PARK CITY – The Sundance Film Festival giveth, and the Sundance Film Festival taketh away…85 minutes of your evening. Those are the breaks when it comes to any major festival and, unfortunately, “I Smile Back” falls into the latter category. That may sound a tad harsh, but Adam Salky's latest is a disappointing effort that is the one film that truthfully doesn't belong in the U.S. Dramatic Competition this year.
[It's worth noting there are usually two or three films that the Sundance faithful wonder why they've been selected for competition, so just one means it's been quite a good year overall.]
In many ways, “Smile Back” feels like a film that would have been at Sundance 10 to 15 years ago. It centers on Laney (Sarah Silverman), a stay-at-home mom living in a gorgeous house in either Connecticut or upstate New York (either works) who has two beautiful kids and, seemingly, a wonderful husband, Bruce (Josh Charles). In reality, however, Laney isn't entirely with it. She forgets her ID to allow her to walk her kids to their classrooms and keeps trying to sneak her way out of having to park when returning to school to pick them up. We soon discover her problems stem from alcoholism and drug abuse. Oh, she's also having an affair with a family friend (Thomas Sadoski) and Bruce seems somewhat oblivious to all of it. That is until he discovers she hasn't been taking her lithium pills to keep her balanced and has been hiding drugs and vodka in different parts of their home.
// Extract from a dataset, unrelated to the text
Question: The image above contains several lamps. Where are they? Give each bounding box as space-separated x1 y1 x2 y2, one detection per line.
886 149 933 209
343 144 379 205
Predictably, she's sent to rehab, where counseling reveals a good portion of her pain comes from the fact her father left her at the age of nine. “He never called,” and 30 years later, she still wonders why he abandoned her family. And that, is the gist of the movie.
For such a straightforward story, Salky and screenwriters Paige Dylan and Amy Koppleman make some strange creative decisions. Why does it appear as though none of the women in the movie have jobs and are all stay-at-home wives? Why does Laney cheat on Bruce in the first place? Is she just bored? Wouldn't that have been something more interesting to explore than just focusing primarily on the drug addiction? Why would they let the film seemingly fall so easily into the trappings of a “rich white people” problems movie? Especially for a story we've seen numerous times before in different media. It's all so puzzling.
That aside, Salky and the producers have done their best to recruit some fine actors to surround Silverman with including Charles and Sadoski. Unfortunately, the former “Good Wife” star, who was great in last year's Cannes selection “Bird People,” has little to color Bruce with here. There seems to be something missing from his character and you wonder if something got lost in production. Sardonski at least has a more active character in Donny, who is clearly obsessed with Laney and even willing to leave his pregnant wife for her. He has much less screen time than Charles, but at least Donny feels more tangible.
If there is any saving grace in “Smile Back,” it's Silverman's fierce commitment to her performance. She gets roughed up, isn't afraid to expose herself physically and emotionally and she elevates the script when it really needs it (which is fairly often). In particular, she's quite effective in the numerous scenes that possibly foreshadow Laney losing her children (no, that's not a spoiler). It's high praise to say Silverman proves she's on a shortlist of actresses who could at least make Laney compelling to watch.
No one who sees “I Smile Back” will question if Silverman was right for the role, they will simply question whether this was a story that needed to be told in the first place.